聖書メッセージ『主は真実な方』(Ⅱテサロニケ3:3~5)

聖書箇所

3:3 しかし、主は真実な方ですから、あなたがたを強くし、悪い者から守ってくださいます。

3:4 私たちが命じることを、あなたがたが現に実行しており、これからも実行してくれることを私たちは主にあって確信しています。

3:5 どうか、主があなたがたの心を導いて、神の愛とキリストの忍耐とを持たせてくださいますように。

 

説教要旨

「しかし、主は真実な方ですから、あなたがたを強くし、悪い者から守ってくださいます。(v3)」「しかし(v3)」とあります。それは、2節後半の「すべての人が信仰を持っているのではないからです(v2)」を受けて、それとは対照的に、「主は真実な方(v3)」と述べているのです。
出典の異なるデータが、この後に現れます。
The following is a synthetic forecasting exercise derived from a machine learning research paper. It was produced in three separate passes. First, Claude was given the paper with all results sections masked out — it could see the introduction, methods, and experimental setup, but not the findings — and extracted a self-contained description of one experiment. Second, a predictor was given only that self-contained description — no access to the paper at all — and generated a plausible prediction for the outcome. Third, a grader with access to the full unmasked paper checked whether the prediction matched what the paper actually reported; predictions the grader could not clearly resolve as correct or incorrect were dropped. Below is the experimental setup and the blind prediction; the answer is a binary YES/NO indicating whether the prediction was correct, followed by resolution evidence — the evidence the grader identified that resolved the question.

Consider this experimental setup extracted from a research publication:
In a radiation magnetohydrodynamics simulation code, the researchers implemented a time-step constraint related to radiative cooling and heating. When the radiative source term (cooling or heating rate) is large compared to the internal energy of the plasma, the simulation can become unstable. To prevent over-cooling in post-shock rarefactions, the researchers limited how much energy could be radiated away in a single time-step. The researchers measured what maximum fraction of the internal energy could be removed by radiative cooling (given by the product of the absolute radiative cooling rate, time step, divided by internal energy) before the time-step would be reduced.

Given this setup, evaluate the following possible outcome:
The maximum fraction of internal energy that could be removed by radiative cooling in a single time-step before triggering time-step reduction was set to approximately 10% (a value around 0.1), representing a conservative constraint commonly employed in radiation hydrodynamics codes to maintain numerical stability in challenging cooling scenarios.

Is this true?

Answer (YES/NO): NO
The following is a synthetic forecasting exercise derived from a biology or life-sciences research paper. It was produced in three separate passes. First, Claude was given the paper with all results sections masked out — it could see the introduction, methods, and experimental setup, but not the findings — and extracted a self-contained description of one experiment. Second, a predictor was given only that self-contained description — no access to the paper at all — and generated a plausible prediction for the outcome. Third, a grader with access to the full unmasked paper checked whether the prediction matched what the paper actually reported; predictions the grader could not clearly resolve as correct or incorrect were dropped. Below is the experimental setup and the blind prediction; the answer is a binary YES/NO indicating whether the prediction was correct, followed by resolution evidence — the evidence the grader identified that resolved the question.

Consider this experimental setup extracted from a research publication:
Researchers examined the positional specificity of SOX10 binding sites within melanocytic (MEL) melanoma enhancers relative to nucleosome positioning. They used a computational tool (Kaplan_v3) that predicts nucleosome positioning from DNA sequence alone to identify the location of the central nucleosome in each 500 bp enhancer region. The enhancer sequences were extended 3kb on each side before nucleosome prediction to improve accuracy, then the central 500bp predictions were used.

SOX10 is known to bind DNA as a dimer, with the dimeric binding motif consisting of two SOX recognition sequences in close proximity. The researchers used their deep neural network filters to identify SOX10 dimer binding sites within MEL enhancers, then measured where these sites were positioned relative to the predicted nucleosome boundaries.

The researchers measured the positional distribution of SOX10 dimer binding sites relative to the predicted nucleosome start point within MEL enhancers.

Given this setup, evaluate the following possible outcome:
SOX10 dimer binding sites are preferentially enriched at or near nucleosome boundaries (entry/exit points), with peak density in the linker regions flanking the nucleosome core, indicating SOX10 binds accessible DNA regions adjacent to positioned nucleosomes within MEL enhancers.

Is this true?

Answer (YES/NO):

「真実な方(v3)」とは、ご自身が約束したことを決して破らないお方であるということです。「悪い者(v3)」とは、2節からの関係で考えるならば、パウロがコリントで自らの働きを妨げた迫害者と同様、テサロニケ教会に対する迫害者を指していたでしょう。しかし、パウロがより意識していたのは、その背後にあったサタンの働き、この世の悪の力だったでしょう。しかし、イエス・キリストは、御自身の真実さ、「わたしはあなたがたとともにいる」との約束にかけてテサロニケ教会の人々と伴い続け、強くし、悪い者から守って下さるというのです。人は、やはり変わり易い者です。私たちの状態や言動によって、昨日の友が明日の敵となることさえあります。いいえ。人がと誰かのことではなく、私たち自身がまさにそうです。弱さと限界があります。悲しいかな。最後は自分を救おうとする者です。でも、イエス・キリストは、自分を救おうとする私たちの罪の只中で、唯一、自分のいのちを与え尽くして十字架にお架かり下さり、死なれ、苦しみの極みを受けられ、その死の中から復活し、「わたしはあなたとともにいる」と約束し、その約束を破ることがないのです。(Ⅱテモテ2:13参照)

 

「私たちが命じることを、あなたがたが現に実行しており、これからも実行してくれることを私たちは主にあって確信しています。(v4)」「私たちが命じること(v4)」とは、v6以降の、イエス・キリストのご再臨を待ち望みつつ、神から与えられた日々の務めを精一杯なしていくことでしょう。そのことをテサロニケ教会の人々は、今実行しており、今だけではなく、これからも実行してくれることを確信していると述べました。その確信は、テサロニケ教会の人々の故ではなく、「主にあって(v4)」であったのです。「主は、真実な方(v3)」の、その「主にあって(v4)」なのです。私たちの信仰の歩みにおいても、そうです。自分を見るならば、決してその闘いを成し遂げていくことはできないでしょう。でも、私たちの信仰の歩みの土台は、私たち自身にあるのではなく、真実なイエス・キリストにかかっているのです。イエス・キリストご自身が私たちを信仰から信仰へと歩ませ、信仰の旅路を守り、支え、御言葉に生きる者としてお育み下さるのです。

 

「どうか、主があなたがたの心を導いて、神の愛とキリストの忍耐とを持たせてくださいますように。(v5)」「神の愛(v5)」とは、イエス・キリストの十字架と復活に示された私たちに対する神の御愛です。また、私たちの神に対する愛をも表しています。「キリストの忍耐(v5)」とは、私たちを愛し、十字架に架かられ、苦しみを忍び通して下さったイエス・キリストの忍耐です。また、イエス・キリストの御足跡に従っていく私たちの歩みをも指しています。キリストのご再臨を待ち望む「希望」との意味でもあります。その神の愛とキリストの忍耐に心が導かれていくよう祈ったのです。

 

 改めて、ここでパウロが「主(v3、v4、v5)」との言葉を繰り返していることを覚えたいのです。(マタイ28:16~20)イエス・キリストは、世界の主であり、私たちの生活の全領域における主であり、いつもともにいて下さるのです。教会の中だけではありません。私たちの持ち場においてです。喜びの中だけではありません。悲しみの只中においてです。信頼や従順の中だけではありません。私たちの疑りや揺れ動きの只中にあって不信頼を越えてともにいて下さるのです。迎えた四月の日々、この真実な主イエス・キリストに新たに信頼し、重荷を委ね、苦しみを注ぎ出して祈り、主によって立たせていただき、神の愛とキリストの忍耐の中を歩ませていただきましょう。